Why is this feast so important? In a story similar to the Old Testament tale of Hannah offering Samuel to the service of God in the Temple as an act of thanksgiving, the occasion of Mary being presented at the age of three by her parents in the Temple, though not recorded in Scripture, formed the basis of one of the most popular stories about her in tradition, a tradition which for centuries the ordinary faithful loved to recount. We can read the story in non-canonical literature, first in the Protoevangelium of James, in the Early Church:
“And the priest received her, and kissed her, and blessed her, saying: The Lord has magnified your name in all generations. In you, on the last of the days, the Lord will manifest His redemption to the sons of Israel. And he set her down upon the third step of the altar, and the Lord God sent grace upon her; and she danced with her feet, and all the house of Israel loved her.”
And later, we read, in the 13th century in the Golden Legend, a compilation of traditional stories of the Saints and the Holy Family, by Jacobus de Voragine. This book was extremely popular in the Middle Ages.
“The virgin child was set down at the lowest step and mounted to the top without help from anyone, as if she were already fully grown up. Having made their offering, Joachim and Anna left their daughter in the Temple with the other virgins and went home. Mary advanced steadily in all holiness. Angels visited her every day, and she enjoyed the vision of God daily.”
Mary herself, the story goes, from a very tender age, pledged herself to the service of God and in paintings of this subject, we see her as a tiny, but confident figure walking alone up the steps into the Temple, carrying a lighted candle in her hand. Her presentation has an important theological purpose. It continues the impact of the feasts of the Immaculate Conception and of the Nativity of Mary and emphasises that the holiness conferred on Mary from her conception continued through her early childhood and beyond, to her Fiat to the Angel of the Lord.
Mary is the prime example of those to whom Jesus refers in the Gospel of this feast, as “anyone who does the will of my Father in heaven” (Mt 12: 50).
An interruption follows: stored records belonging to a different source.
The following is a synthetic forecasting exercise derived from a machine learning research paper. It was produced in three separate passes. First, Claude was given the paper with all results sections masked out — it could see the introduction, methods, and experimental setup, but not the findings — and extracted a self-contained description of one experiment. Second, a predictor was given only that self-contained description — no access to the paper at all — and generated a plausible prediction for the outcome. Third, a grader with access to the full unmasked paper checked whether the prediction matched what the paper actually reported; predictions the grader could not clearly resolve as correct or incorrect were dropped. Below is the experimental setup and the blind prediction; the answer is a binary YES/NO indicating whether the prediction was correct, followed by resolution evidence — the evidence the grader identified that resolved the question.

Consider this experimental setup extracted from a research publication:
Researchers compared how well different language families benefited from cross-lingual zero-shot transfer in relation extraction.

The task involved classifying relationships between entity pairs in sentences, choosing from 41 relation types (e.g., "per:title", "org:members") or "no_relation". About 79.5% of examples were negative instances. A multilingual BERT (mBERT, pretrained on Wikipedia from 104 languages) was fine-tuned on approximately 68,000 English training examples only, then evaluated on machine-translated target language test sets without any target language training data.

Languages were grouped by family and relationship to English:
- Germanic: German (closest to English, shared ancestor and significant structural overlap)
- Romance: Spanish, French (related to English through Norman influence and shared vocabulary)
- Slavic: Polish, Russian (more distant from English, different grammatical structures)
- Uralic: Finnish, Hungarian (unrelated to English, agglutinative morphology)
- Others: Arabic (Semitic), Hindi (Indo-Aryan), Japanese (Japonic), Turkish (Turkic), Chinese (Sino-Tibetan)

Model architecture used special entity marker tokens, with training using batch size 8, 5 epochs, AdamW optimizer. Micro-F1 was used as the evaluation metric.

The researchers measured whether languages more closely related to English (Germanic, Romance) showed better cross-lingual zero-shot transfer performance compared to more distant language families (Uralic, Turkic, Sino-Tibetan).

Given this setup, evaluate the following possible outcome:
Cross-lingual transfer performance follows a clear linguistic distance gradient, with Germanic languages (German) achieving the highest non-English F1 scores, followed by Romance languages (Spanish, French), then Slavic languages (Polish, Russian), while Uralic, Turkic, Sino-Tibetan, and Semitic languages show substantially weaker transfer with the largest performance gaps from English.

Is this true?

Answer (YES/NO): NO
The Feast of the Presentation celebrates the fact that from her earliest days, Mary was devoted to the will of God and was therefore well prepared to become the living temple of God’s Son at the time of God’s choosing.
We too are called to do the will of our heavenly Father so that we also can be temples of the Lord, carrying the Lord’s presence to others, answering St Paul’s question to us, “Didn’t you realise that you are God’s temple?” (1 Cor. 3:16) And so we ask Mary to pray for us now so that we may emulate her in always doing the will of the Father that we too may become temples of the living God.
Just as the child Mary offered herself to the service of God, so we, when making our Oblation, offer ourselves. Likewise, we remember our Christian vocation each time we renew our baptismal promises.